Aunque ya tenían una base previa también han tenido una preparación muy estricta. «Han sido tres meses intensos de ejercicios de fuerza, bici, nado... fortaleciendo especialmente el tren inferior ya que va a haber tramos con mucho desnivel», explica Ana –de 35 años que, tras dos de tratamiento superó un cáncer de mama– quien también lo vive como si se fuera de vacaciones. Si bien las penalidades que van a pasar a causa del frío y la climatología son la principal preocupación de todas ellas. También el ponerse a prueba física y mentalmente.

«Es que somos supervivientes y, como dice un amigo mío: qué nos darán en la quimio que estamos con más energías que antes», cuenta Esther (Valladolid, 38 años), a quién le diagnosticaron un cáncer de mama en 2013 que acabó con una mastectomía bilateral. De la experiencia espera «disfrutarla y que me ayude a cerrar un episodio de mi vida. Y también poder mostrar a todos los que necesitan apoyo moral que podemos con todo», asegura.
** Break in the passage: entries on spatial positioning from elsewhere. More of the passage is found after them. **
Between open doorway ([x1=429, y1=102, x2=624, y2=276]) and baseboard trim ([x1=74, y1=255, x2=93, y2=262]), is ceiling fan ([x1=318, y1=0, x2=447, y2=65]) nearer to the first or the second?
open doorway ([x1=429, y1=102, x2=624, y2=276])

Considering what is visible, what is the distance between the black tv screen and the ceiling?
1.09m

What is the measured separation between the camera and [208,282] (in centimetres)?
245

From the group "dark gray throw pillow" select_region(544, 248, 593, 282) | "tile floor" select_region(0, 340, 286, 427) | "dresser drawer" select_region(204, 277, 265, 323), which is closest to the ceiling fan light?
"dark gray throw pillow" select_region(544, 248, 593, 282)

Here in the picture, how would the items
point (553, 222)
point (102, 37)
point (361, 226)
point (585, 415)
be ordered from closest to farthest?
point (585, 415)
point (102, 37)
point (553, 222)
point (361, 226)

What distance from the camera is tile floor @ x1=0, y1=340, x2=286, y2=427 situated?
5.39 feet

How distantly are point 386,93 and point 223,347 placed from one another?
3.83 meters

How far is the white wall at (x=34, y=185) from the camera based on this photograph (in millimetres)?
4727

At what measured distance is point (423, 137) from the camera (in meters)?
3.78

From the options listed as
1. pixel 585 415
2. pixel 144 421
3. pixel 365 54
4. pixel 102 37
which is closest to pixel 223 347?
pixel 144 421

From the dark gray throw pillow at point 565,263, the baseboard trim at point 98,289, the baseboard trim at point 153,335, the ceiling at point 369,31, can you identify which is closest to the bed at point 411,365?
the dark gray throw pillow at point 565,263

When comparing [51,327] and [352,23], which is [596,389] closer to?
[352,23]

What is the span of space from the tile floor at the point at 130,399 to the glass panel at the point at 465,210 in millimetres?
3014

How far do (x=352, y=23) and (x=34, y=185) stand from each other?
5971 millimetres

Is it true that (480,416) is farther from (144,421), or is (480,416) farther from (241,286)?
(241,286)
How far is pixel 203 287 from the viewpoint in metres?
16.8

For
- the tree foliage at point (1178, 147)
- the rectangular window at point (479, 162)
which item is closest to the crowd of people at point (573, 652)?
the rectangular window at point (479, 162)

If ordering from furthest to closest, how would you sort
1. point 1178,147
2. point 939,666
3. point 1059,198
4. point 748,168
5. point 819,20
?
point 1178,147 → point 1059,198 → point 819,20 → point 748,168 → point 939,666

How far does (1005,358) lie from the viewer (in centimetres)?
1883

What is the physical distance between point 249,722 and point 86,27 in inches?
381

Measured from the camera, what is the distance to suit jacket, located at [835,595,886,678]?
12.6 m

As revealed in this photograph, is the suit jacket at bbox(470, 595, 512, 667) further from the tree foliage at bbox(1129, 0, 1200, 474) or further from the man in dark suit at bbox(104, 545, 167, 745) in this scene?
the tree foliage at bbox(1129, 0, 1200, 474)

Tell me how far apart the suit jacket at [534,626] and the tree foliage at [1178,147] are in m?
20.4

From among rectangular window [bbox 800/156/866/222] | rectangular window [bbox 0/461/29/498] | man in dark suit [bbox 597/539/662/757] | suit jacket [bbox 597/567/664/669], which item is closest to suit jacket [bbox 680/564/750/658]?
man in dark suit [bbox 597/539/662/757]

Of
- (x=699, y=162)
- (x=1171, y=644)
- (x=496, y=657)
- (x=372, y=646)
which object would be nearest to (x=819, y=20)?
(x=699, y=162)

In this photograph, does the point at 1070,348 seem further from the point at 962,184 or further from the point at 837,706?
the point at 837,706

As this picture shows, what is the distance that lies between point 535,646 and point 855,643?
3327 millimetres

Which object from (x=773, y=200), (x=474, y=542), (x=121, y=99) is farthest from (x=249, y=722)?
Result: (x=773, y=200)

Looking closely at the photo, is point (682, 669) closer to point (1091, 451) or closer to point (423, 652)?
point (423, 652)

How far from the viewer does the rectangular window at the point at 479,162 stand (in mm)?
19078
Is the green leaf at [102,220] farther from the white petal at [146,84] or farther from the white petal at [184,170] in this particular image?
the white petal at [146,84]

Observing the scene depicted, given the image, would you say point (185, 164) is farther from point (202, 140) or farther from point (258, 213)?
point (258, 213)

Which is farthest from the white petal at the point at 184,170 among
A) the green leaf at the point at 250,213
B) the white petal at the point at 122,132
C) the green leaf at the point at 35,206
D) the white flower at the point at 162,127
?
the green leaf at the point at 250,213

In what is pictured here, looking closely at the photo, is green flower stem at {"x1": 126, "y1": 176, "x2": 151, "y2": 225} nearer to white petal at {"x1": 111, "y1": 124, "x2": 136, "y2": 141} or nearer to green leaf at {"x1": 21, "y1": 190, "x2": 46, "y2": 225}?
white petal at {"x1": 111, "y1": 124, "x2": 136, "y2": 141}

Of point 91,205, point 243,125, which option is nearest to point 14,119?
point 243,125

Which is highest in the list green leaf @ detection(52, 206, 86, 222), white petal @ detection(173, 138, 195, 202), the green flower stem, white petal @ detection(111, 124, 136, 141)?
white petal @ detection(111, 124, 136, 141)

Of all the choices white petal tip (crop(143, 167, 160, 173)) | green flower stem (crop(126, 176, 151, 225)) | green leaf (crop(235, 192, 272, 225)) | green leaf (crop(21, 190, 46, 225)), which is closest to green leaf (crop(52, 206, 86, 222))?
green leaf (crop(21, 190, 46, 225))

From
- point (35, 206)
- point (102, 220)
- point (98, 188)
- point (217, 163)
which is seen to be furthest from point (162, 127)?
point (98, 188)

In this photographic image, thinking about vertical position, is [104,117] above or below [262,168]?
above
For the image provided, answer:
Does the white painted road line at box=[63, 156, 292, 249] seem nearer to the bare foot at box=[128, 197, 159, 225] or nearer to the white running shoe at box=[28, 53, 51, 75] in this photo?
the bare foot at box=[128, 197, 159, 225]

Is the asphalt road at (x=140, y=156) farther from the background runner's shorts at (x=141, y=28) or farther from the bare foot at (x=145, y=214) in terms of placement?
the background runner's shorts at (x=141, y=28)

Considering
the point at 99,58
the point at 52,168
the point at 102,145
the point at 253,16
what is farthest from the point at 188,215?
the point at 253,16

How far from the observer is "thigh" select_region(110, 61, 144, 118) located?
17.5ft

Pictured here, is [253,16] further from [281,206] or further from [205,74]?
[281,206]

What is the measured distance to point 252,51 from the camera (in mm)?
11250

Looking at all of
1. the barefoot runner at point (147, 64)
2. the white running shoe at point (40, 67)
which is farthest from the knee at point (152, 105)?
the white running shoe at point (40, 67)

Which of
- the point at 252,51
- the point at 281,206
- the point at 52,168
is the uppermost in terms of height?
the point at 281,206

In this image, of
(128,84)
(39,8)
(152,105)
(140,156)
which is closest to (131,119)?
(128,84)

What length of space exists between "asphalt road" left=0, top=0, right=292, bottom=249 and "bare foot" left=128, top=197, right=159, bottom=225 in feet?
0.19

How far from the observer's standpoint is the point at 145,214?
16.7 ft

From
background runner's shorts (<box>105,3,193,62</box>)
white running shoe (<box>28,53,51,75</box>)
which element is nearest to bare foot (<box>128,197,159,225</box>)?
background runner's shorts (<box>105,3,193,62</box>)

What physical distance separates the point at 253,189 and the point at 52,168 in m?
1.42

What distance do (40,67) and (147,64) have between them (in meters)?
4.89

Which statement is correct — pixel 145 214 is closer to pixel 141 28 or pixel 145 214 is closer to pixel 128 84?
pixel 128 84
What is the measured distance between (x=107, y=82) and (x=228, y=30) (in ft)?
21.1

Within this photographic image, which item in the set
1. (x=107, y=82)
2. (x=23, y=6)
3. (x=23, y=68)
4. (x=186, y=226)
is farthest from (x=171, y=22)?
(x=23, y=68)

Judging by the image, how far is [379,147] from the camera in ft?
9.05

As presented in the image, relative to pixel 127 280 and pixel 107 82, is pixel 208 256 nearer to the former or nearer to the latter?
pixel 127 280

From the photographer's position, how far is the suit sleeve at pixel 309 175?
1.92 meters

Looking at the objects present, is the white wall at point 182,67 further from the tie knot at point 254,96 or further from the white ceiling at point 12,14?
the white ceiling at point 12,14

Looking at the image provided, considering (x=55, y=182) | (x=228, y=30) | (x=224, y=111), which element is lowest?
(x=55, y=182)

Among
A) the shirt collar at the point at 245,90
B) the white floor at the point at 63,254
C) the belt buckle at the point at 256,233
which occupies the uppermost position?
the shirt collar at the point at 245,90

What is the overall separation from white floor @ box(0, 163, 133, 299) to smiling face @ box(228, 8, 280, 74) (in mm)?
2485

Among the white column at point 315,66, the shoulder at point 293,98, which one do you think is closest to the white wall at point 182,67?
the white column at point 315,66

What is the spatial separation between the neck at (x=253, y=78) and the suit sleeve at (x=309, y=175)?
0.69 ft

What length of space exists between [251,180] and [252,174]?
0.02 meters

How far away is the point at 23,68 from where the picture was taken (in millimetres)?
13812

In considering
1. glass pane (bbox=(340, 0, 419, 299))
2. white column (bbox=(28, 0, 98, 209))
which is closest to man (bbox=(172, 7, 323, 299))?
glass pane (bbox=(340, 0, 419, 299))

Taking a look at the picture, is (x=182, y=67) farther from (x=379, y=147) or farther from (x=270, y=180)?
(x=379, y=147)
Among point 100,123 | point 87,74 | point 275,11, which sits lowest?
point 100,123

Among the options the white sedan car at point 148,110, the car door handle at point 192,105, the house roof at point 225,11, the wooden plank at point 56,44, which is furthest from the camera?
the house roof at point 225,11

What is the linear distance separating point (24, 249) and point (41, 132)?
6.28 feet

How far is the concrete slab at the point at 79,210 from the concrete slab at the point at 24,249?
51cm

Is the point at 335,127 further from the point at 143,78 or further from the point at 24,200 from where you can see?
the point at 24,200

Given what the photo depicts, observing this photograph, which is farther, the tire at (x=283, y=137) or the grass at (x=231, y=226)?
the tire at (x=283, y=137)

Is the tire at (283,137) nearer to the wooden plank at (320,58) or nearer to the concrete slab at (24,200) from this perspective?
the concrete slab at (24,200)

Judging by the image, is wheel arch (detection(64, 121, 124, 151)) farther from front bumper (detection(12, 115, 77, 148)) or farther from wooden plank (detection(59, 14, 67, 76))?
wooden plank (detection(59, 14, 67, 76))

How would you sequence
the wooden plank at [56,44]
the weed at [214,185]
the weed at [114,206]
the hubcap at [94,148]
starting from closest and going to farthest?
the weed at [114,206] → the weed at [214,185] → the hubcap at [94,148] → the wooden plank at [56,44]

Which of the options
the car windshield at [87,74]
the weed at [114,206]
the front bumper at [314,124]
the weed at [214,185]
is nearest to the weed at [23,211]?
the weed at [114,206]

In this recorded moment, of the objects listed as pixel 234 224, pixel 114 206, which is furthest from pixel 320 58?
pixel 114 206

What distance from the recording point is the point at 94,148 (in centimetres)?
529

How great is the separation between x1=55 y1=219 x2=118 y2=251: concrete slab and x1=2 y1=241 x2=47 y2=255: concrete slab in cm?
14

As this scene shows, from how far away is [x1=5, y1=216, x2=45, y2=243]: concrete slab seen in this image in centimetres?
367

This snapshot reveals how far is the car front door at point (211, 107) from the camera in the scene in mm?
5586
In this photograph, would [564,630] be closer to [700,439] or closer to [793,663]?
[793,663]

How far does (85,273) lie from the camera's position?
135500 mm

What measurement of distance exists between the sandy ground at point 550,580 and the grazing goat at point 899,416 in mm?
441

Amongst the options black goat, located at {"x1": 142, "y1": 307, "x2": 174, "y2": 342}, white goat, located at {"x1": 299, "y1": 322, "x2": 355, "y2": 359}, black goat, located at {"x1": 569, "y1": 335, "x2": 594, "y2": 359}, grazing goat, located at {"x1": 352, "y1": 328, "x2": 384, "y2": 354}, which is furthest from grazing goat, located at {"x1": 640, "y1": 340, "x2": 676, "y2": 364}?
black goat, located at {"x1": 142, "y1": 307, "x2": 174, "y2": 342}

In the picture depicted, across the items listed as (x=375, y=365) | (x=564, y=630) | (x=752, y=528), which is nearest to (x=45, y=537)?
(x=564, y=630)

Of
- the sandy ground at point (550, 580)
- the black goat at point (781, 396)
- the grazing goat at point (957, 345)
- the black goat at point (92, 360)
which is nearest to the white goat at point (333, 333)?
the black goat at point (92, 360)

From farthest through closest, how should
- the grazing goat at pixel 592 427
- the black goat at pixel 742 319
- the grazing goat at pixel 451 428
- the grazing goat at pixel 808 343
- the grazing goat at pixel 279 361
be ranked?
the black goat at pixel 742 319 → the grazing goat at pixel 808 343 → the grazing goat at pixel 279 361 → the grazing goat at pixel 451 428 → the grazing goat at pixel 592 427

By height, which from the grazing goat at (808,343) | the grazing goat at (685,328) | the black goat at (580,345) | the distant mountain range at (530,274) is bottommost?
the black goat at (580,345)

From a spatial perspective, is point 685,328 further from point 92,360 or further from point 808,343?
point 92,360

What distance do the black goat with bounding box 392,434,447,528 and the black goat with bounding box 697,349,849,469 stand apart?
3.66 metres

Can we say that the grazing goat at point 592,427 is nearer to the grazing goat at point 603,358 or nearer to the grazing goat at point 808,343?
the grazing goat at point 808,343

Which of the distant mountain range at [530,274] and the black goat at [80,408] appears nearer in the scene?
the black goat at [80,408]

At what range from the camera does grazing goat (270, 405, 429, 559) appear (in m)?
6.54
Se acabó correr por las mujeres

«Se acabó el correr por la mujeres con cáncer. Ahora son ellas las que lo hacen y cruzan el Ártico», sentencia Lucía González, presidenta de la fundación La Vida en Rosa, que respalda el proyecto desde su primera edición. De hecho el objetivo de esta expedición es trasladar un mensaje de esperanza y lucha a todas aquellas mujeres que han padecido o estén actualmente en tratamiento de esta enfermedad, demostrando, no sólo que puede superarse sino que, tras ella, queda mucho por vivir.